— Problem requirements —
This calls for a verbatim copy of all the data, with no images carried over.

— Rendered images with source text —
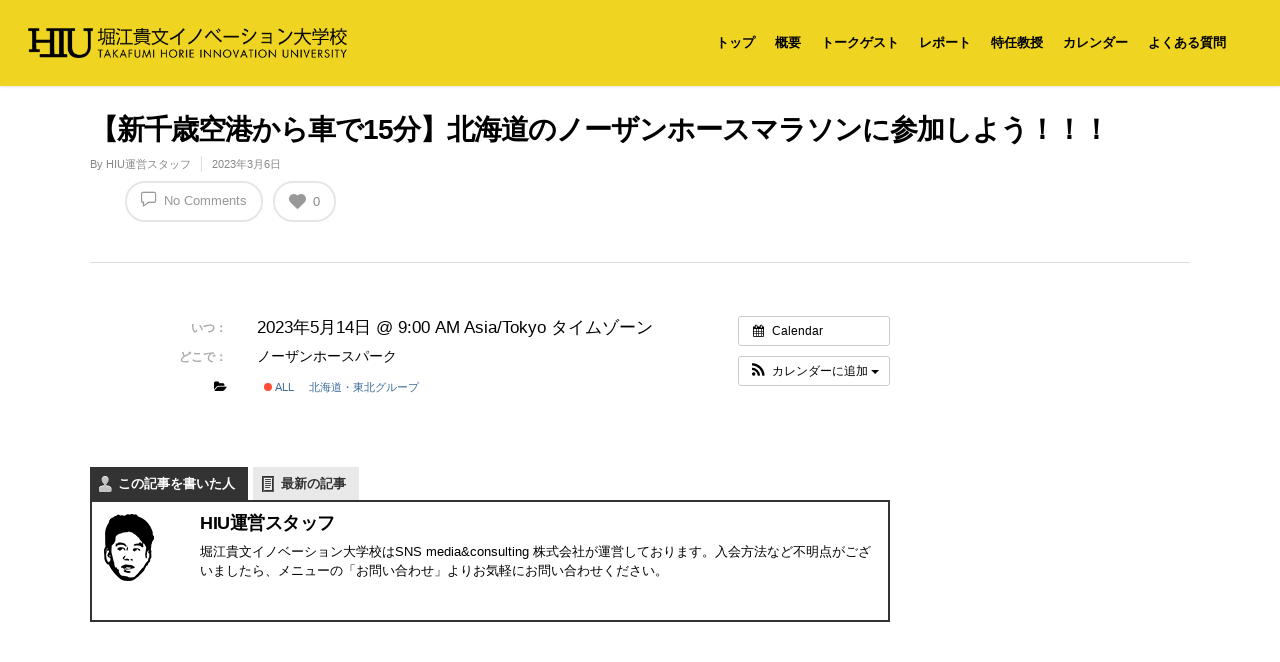

--- FILE ---
content_type: text/html; charset=utf-8
request_url: https://accounts.google.com/o/oauth2/postmessageRelay?parent=https%3A%2F%2Fsalon.horiemon.com&jsh=m%3B%2F_%2Fscs%2Fabc-static%2F_%2Fjs%2Fk%3Dgapi.lb.en.2kN9-TZiXrM.O%2Fd%3D1%2Frs%3DAHpOoo_B4hu0FeWRuWHfxnZ3V0WubwN7Qw%2Fm%3D__features__
body_size: 159
content:
<!DOCTYPE html><html><head><title></title><meta http-equiv="content-type" content="text/html; charset=utf-8"><meta http-equiv="X-UA-Compatible" content="IE=edge"><meta name="viewport" content="width=device-width, initial-scale=1, minimum-scale=1, maximum-scale=1, user-scalable=0"><script src='https://ssl.gstatic.com/accounts/o/2580342461-postmessagerelay.js' nonce="r2pbbA9o0xOY9akh6J48Yg"></script></head><body><script type="text/javascript" src="https://apis.google.com/js/rpc:shindig_random.js?onload=init" nonce="r2pbbA9o0xOY9akh6J48Yg"></script></body></html>

--- FILE ---
content_type: text/css
request_url: https://salon.horiemon.com/wp-content/themes/salient-child/style.css?ver=7.0.9
body_size: 1786
content:
/*
Theme Name: Salient Child Theme
Theme URI: http: //mysite.com/
Description: This is a custom child theme for Salient
Author: My Name
Author URI: http: //mysite.com/
Template: salient
Version: 0.1
*/

@import url("../salient/style.css");

@media only screen and (min-width: 1000px) {
	body #boxed, body #boxed #header-outer, body #boxed #header-secondary-outer, body #boxed #page-header-bg[data-parallax="1"], body #boxed #featured, body #boxed .orbit > div, body #boxed #featured article, .ascend #boxed #search-outer {
		max-width: 1197px !important; min-width: 980px;
	}
}
@media only screen and (min-width : 690px) and (max-width : 1000px) {
	body #boxed #featured, #boxed .orbit > div, #boxed #featured article {
	    min-width: 679px;;
	}
}
@media only screen and (max-width : 690px) {
	.home .orbit-wrapper, .home .orbit-wrapper #featured {
  		height: 220px!important;
  	}
  	.home .orbit-wrapper #featured article {
  		height: 220px!important;
  	}
}
.slider-nav span.left, .slider-nav span.right { position: absolute; }
.slider-nav span.left { left: 0!important; }
.slider-nav span.right { right: 0!important; }

article.post .more-link span {
	background-color: #fff;
	border: 1px solid #000;
}

.fa {font-family: FontAwesome!important;}

[class^="icon-"], [class*=" icon-"] {
	font-family: FontAwesome,linecons,steadysets,'icomoon'!important;
}
.slider-nav .icon-angle-left, .slider-nav .icon-angle-right { padding-left:8px!important; }

.guest-portfolio a { opacity: 0!important; pointer-events:none;/*リンクを非リンクに変える*/ }
.guest-portfolio .work-info a:hover { opacity: 0!important; }
.guest-portfolio .work-info-bg { display: none; }

.report-area #post-area.masonry { 
	margin-bottom: 20px;
 }
 .report-area .wpb_wrapper .row { margin-bottom: 0; }

--- FILE ---
content_type: text/plain
request_url: https://www.google-analytics.com/j/collect?v=1&_v=j102&a=591602692&t=pageview&_s=1&dl=https%3A%2F%2Fsalon.horiemon.com%2Farchives%2Fevent%2F%25E3%2580%2590%25E6%2596%25B0%25E5%258D%2583%25E6%25AD%25B3%25E7%25A9%25BA%25E6%25B8%25AF%25E3%2581%258B%25E3%2582%2589%25E8%25BB%258A%25E3%2581%25A715%25E5%2588%2586%25E3%2580%2591%25E5%258C%2597%25E6%25B5%25B7%25E9%2581%2593%25E3%2581%25AE%25E3%2583%258E%25E3%2583%25BC%25E3%2582%25B6%25E3%2583%25B3%25E3%2583%259B%25E3%2583%25BC&ul=en-us%40posix&dt=%E3%80%90%E6%96%B0%E5%8D%83%E6%AD%B3%E7%A9%BA%E6%B8%AF%E3%81%8B%E3%82%89%E8%BB%8A%E3%81%A715%E5%88%86%E3%80%91%E5%8C%97%E6%B5%B7%E9%81%93%E3%81%AE%E3%83%8E%E3%83%BC%E3%82%B6%E3%83%B3%E3%83%9B%E3%83%BC%E3%82%B9%E3%83%9E%E3%83%A9%E3%82%BD%E3%83%B3%E3%81%AB%E5%8F%82%E5%8A%A0%E3%81%97%E3%82%88%E3%81%86%EF%BC%81%EF%BC%81%EF%BC%81%20%7C%20%E5%A0%80%E6%B1%9F%E8%B2%B4%E6%96%87%E3%82%A4%E3%83%8E%E3%83%99%E3%83%BC%E3%82%B7%E3%83%A7%E3%83%B3%E5%A4%A7%E5%AD%A6%E6%A0%A1&sr=1280x720&vp=1280x720&_u=IEBAAEABAAAAACAAI~&jid=297120062&gjid=1979881353&cid=76703914.1769014164&tid=UA-98802423-1&_gid=635869980.1769014164&_r=1&_slc=1&z=301115629
body_size: -451
content:
2,cG-C287GGGCJ5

— Answer section —
--- FILE ---
content_type: text/html; charset=utf-8
request_url: https://accounts.google.com/o/oauth2/postmessageRelay?parent=https%3A%2F%2Fsalon.horiemon.com&jsh=m%3B%2F_%2Fscs%2Fabc-static%2F_%2Fjs%2Fk%3Dgapi.lb.en.2kN9-TZiXrM.O%2Fd%3D1%2Frs%3DAHpOoo_B4hu0FeWRuWHfxnZ3V0WubwN7Qw%2Fm%3D__features__
body_size: 159
content:
<!DOCTYPE html><html><head><title></title><meta http-equiv="content-type" content="text/html; charset=utf-8"><meta http-equiv="X-UA-Compatible" content="IE=edge"><meta name="viewport" content="width=device-width, initial-scale=1, minimum-scale=1, maximum-scale=1, user-scalable=0"><script src='https://ssl.gstatic.com/accounts/o/2580342461-postmessagerelay.js' nonce="r2pbbA9o0xOY9akh6J48Yg"></script></head><body><script type="text/javascript" src="https://apis.google.com/js/rpc:shindig_random.js?onload=init" nonce="r2pbbA9o0xOY9akh6J48Yg"></script></body></html>

--- FILE ---
content_type: text/css
request_url: https://salon.horiemon.com/wp-content/themes/salient-child/style.css?ver=7.0.9
body_size: 1786
content:
/*
Theme Name: Salient Child Theme
Theme URI: http: //mysite.com/
Description: This is a custom child theme for Salient
Author: My Name
Author URI: http: //mysite.com/
Template: salient
Version: 0.1
*/

@import url("../salient/style.css");

@media only screen and (min-width: 1000px) {
	body #boxed, body #boxed #header-outer, body #boxed #header-secondary-outer, body #boxed #page-header-bg[data-parallax="1"], body #boxed #featured, body #boxed .orbit > div, body #boxed #featured article, .ascend #boxed #search-outer {
		max-width: 1197px !important; min-width: 980px;
	}
}
@media only screen and (min-width : 690px) and (max-width : 1000px) {
	body #boxed #featured, #boxed .orbit > div, #boxed #featured article {
	    min-width: 679px;;
	}
}
@media only screen and (max-width : 690px) {
	.home .orbit-wrapper, .home .orbit-wrapper #featured {
  		height: 220px!important;
  	}
  	.home .orbit-wrapper #featured article {
  		height: 220px!important;
  	}
}
.slider-nav span.left, .slider-nav span.right { position: absolute; }
.slider-nav span.left { left: 0!important; }
.slider-nav span.right { right: 0!important; }

article.post .more-link span {
	background-color: #fff;
	border: 1px solid #000;
}

.fa {font-family: FontAwesome!important;}

[class^="icon-"], [class*=" icon-"] {
	font-family: FontAwesome,linecons,steadysets,'icomoon'!important;
}
.slider-nav .icon-angle-left, .slider-nav .icon-angle-right { padding-left:8px!important; }

.guest-portfolio a { opacity: 0!important; pointer-events:none;/*リンクを非リンクに変える*/ }
.guest-portfolio .work-info a:hover { opacity: 0!important; }
.guest-portfolio .work-info-bg { display: none; }

.report-area #post-area.masonry { 
	margin-bottom: 20px;
 }
 .report-area .wpb_wrapper .row { margin-bottom: 0; }

--- FILE ---
content_type: text/plain
request_url: https://www.google-analytics.com/j/collect?v=1&_v=j102&a=591602692&t=pageview&_s=1&dl=https%3A%2F%2Fsalon.horiemon.com%2Farchives%2Fevent%2F%25E3%2580%2590%25E6%2596%25B0%25E5%258D%2583%25E6%25AD%25B3%25E7%25A9%25BA%25E6%25B8%25AF%25E3%2581%258B%25E3%2582%2589%25E8%25BB%258A%25E3%2581%25A715%25E5%2588%2586%25E3%2580%2591%25E5%258C%2597%25E6%25B5%25B7%25E9%2581%2593%25E3%2581%25AE%25E3%2583%258E%25E3%2583%25BC%25E3%2582%25B6%25E3%2583%25B3%25E3%2583%259B%25E3%2583%25BC&ul=en-us%40posix&dt=%E3%80%90%E6%96%B0%E5%8D%83%E6%AD%B3%E7%A9%BA%E6%B8%AF%E3%81%8B%E3%82%89%E8%BB%8A%E3%81%A715%E5%88%86%E3%80%91%E5%8C%97%E6%B5%B7%E9%81%93%E3%81%AE%E3%83%8E%E3%83%BC%E3%82%B6%E3%83%B3%E3%83%9B%E3%83%BC%E3%82%B9%E3%83%9E%E3%83%A9%E3%82%BD%E3%83%B3%E3%81%AB%E5%8F%82%E5%8A%A0%E3%81%97%E3%82%88%E3%81%86%EF%BC%81%EF%BC%81%EF%BC%81%20%7C%20%E5%A0%80%E6%B1%9F%E8%B2%B4%E6%96%87%E3%82%A4%E3%83%8E%E3%83%99%E3%83%BC%E3%82%B7%E3%83%A7%E3%83%B3%E5%A4%A7%E5%AD%A6%E6%A0%A1&sr=1280x720&vp=1280x720&_u=IEBAAEABAAAAACAAI~&jid=297120062&gjid=1979881353&cid=76703914.1769014164&tid=UA-98802423-1&_gid=635869980.1769014164&_r=1&_slc=1&z=301115629
body_size: -451
content:
2,cG-C287GGGCJ5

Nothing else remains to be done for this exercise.